A 2006 bill introducing a limit of three terms for mayors in Portuguese municipalities provides an ideal setting for comparing the behavior of ineligible and re-eligible officeholders. Compared to incumbents able to run for re-election, term-limited mayors cut expenditures and reduced the local property tax rate during the electoral term leading to the 2013 elections. Further investigation shows that this behavior reflects the choices of right-leaning, term-limited mayors. Right-leaning mayors reaching the end of their tenure lowered current spending by 6.8%, with personnel expenditures accounting for 80% of the overall reduction. On the revenue side, they bore a 7.4% loss in total tax revenues after lowering the property tax rate. Left-leaning and independent incumbents, in turn, did not alter their fiscal policy once ineligible to run again.

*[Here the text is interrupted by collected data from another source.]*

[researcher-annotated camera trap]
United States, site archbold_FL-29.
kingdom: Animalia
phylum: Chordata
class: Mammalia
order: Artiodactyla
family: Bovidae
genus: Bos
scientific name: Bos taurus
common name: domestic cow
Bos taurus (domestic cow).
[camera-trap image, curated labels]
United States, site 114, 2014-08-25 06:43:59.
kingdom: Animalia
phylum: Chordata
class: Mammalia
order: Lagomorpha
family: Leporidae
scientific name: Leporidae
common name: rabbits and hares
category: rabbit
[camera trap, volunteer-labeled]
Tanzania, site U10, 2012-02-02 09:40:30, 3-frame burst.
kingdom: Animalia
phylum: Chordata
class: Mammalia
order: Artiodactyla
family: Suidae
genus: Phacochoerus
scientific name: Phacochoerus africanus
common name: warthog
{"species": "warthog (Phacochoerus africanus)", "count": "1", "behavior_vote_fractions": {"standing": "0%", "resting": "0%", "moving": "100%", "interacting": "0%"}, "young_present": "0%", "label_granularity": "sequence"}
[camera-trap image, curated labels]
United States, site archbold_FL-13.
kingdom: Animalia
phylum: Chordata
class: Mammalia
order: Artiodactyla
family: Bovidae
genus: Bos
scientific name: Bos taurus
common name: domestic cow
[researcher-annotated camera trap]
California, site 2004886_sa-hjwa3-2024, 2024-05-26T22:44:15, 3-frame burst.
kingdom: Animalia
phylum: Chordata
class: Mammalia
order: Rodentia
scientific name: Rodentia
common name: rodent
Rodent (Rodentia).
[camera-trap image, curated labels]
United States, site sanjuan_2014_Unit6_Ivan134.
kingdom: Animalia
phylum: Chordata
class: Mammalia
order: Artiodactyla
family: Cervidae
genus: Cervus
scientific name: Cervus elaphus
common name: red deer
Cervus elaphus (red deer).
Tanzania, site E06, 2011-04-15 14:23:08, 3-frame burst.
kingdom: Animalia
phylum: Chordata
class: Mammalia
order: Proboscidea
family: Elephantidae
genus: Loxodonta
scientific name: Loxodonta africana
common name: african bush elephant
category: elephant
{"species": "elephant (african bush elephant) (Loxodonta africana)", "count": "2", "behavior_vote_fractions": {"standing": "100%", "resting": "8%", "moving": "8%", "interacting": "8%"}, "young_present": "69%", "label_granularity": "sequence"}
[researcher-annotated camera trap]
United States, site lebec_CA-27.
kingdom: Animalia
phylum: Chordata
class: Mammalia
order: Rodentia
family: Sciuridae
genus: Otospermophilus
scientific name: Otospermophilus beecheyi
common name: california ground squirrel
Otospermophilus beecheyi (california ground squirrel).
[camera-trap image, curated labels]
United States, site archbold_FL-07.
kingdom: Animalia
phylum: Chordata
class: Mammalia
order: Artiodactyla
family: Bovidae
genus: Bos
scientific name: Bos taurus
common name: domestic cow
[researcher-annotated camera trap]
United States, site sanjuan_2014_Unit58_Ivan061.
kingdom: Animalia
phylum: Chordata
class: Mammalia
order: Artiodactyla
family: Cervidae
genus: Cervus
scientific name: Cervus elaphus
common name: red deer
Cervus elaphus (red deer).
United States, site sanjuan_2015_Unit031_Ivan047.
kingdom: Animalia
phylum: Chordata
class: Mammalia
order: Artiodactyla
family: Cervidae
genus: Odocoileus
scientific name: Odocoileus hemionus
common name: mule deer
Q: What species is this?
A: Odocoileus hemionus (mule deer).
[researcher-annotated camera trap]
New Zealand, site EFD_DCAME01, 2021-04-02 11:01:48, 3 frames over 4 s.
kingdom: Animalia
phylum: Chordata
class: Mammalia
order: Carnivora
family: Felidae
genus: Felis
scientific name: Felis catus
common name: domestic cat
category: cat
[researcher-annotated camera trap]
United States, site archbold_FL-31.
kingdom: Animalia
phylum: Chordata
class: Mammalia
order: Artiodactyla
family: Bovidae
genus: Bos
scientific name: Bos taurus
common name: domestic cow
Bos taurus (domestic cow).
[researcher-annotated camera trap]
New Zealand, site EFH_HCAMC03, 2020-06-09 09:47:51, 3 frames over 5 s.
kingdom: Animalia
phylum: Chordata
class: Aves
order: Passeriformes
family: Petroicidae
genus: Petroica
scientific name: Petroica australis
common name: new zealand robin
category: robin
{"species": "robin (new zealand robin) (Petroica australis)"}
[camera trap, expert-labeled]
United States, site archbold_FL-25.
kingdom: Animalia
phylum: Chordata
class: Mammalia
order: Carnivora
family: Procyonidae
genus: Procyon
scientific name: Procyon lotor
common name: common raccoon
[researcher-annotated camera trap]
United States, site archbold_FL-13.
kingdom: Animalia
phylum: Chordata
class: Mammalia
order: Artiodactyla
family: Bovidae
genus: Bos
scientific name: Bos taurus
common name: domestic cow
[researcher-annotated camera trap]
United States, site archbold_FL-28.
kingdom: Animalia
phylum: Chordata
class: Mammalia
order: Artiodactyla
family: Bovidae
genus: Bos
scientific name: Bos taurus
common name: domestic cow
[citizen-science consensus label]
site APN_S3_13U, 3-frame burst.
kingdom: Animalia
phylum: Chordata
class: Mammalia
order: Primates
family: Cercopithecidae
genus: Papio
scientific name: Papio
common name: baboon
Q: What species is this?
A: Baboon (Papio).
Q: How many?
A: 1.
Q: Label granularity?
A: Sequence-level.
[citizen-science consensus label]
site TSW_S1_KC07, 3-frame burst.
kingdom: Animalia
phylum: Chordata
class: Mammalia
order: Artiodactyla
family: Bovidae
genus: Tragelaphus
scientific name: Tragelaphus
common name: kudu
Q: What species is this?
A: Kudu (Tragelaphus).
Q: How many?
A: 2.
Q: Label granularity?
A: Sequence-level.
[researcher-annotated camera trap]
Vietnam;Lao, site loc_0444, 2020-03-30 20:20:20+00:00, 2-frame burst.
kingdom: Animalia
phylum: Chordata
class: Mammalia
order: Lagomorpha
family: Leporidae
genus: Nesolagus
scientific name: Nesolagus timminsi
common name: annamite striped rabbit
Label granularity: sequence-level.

The differences across the ideological spectrum most likely ensue from the differences in preferences that lead politicians to select into different parties in the first place. The findings are consistent with re-eligible, right-leaning politicians catering to voters’ preference for redistribution to boost their probability of re-election. When no longer eligible for office, though, right-leaning mayors behave more truthfully, implementing more conservative policies. Left-leaning politicians, whose redistributive preferences match those of the electorate, lack incentives to change past policy decisions when barred from running for re-election.